§ **ACTION ITEM**
Copy the items word for word, starting at the first one and ending with the line that contains "Apartamento com 3". Leave the pictures out of your answer.

Segment Open

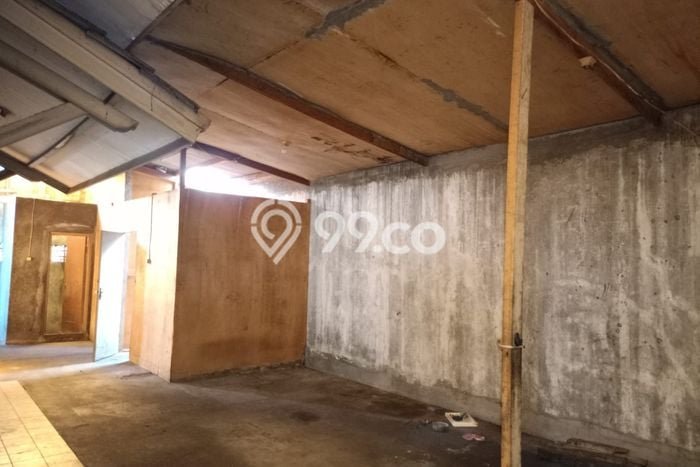 Rumah Kontrakan Bandung LT 250m2 LB 100m2 Kawasan Kopo Permai Rumah Kontrakan Bandung LT 250m2 LB 100m2 Kawasan Kopo Permai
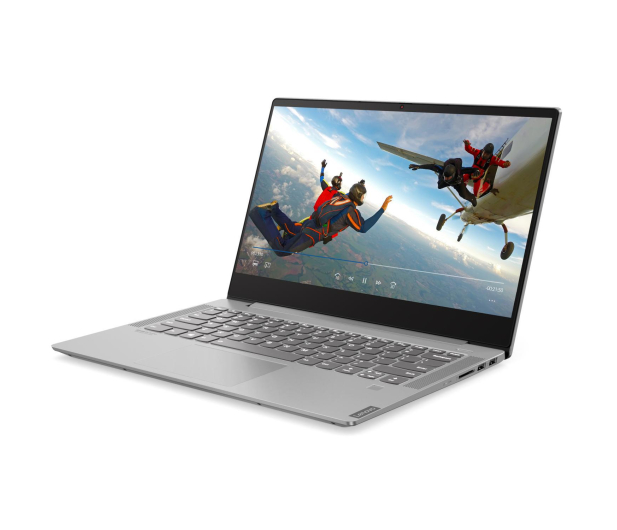 LENOVO IdeaPad S540-14API Ryzen 5 3500U/8GB/512GB SSD/14"/Win10 - 1463687 - zdjęcie 2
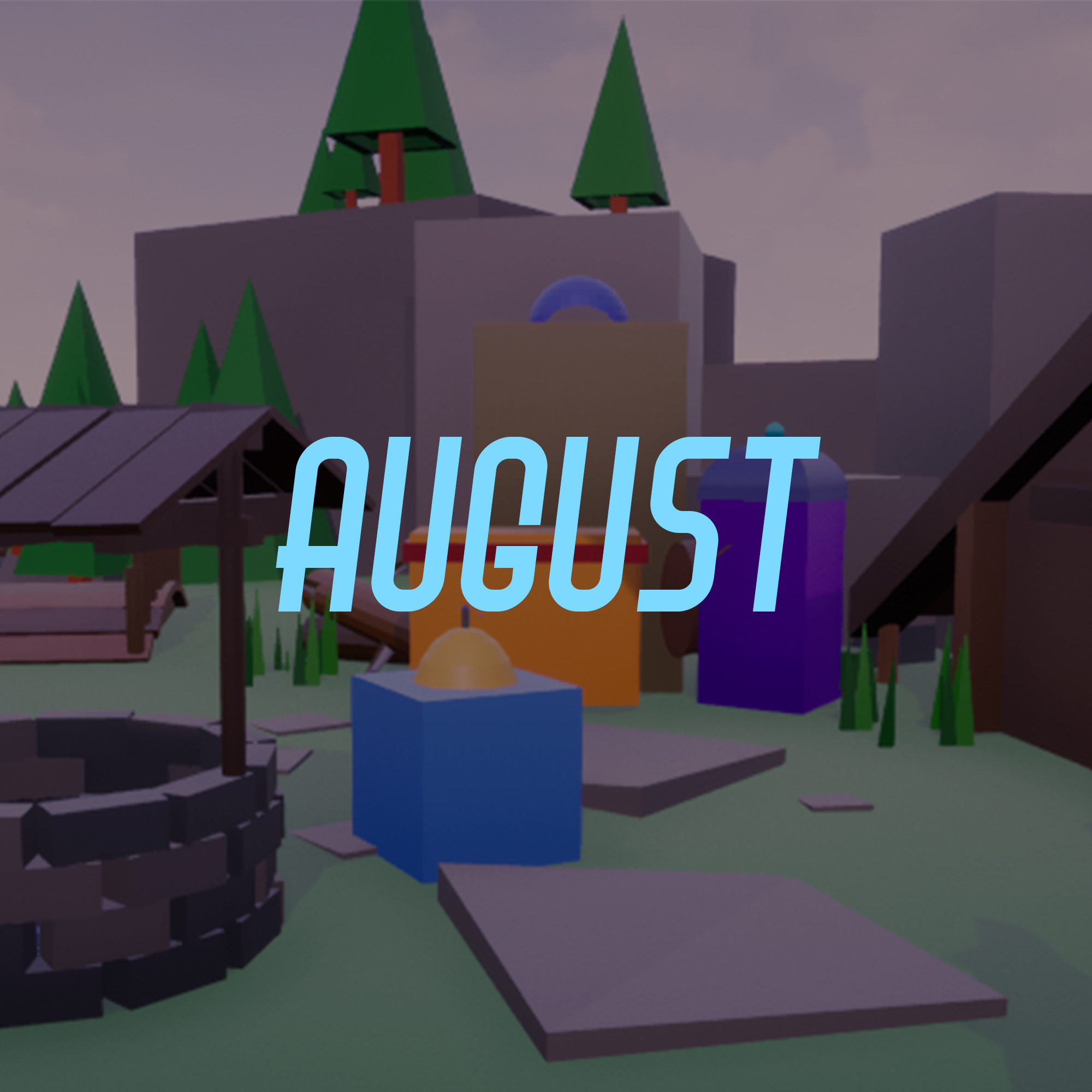 August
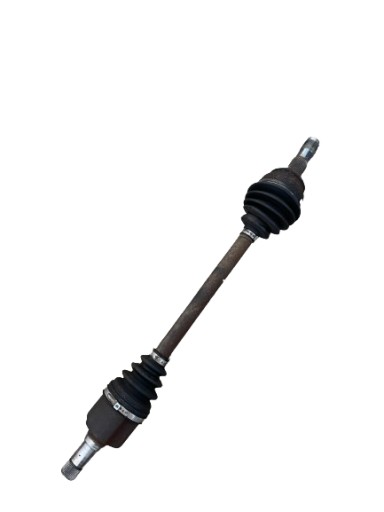 11773306500 - ПЕРЕДНІЙ ЛІВИЙ ПРИВІД FIAT DUCATO PEUGEOT BOXER CITROEN BOXER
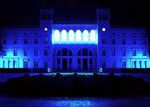 Hamburger Bahnhof, i dag utstillingssted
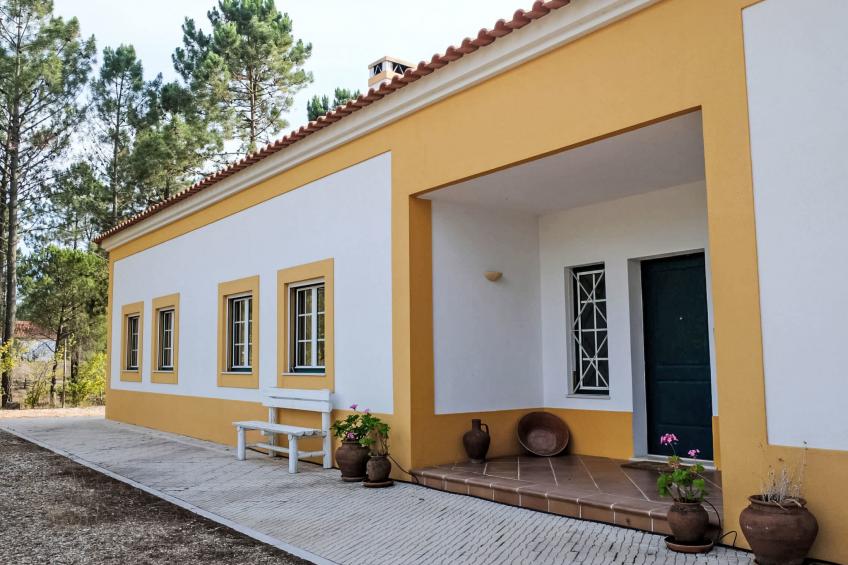Herdade de Montalvo - foto 13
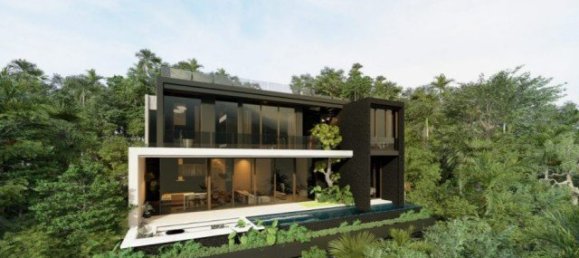 Apartamento com 3 quartos em condomínio em Phuket, Thailand N.º 12513 2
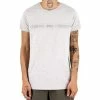 Cerruti 1881 Opera for T-shirts & Polos Couleur Gris -Cerruti 1881 Soldes 22952614 500 A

Segment Closed

§ **ANSWER SECTION**
 Rumah Kontrakan Bandung LT 250m2 LB 100m2 Kawasan Kopo Permai Rumah Kontrakan Bandung LT 250m2 LB 100m2 Kawasan Kopo Permai
 LENOVO IdeaPad S540-14API Ryzen 5 3500U/8GB/512GB SSD/14"/Win10 - 1463687 - zdjęcie 2
 August
 11773306500 - ПЕРЕДНІЙ ЛІВИЙ ПРИВІД FIAT DUCATO PEUGEOT BOXER CITROEN BOXER
 Hamburger Bahnhof, i dag utstillingssted
Herdade de Montalvo - foto 13
 Apartamento com 3 quartos em condomínio em Phuket, Thailand N.º 12513 2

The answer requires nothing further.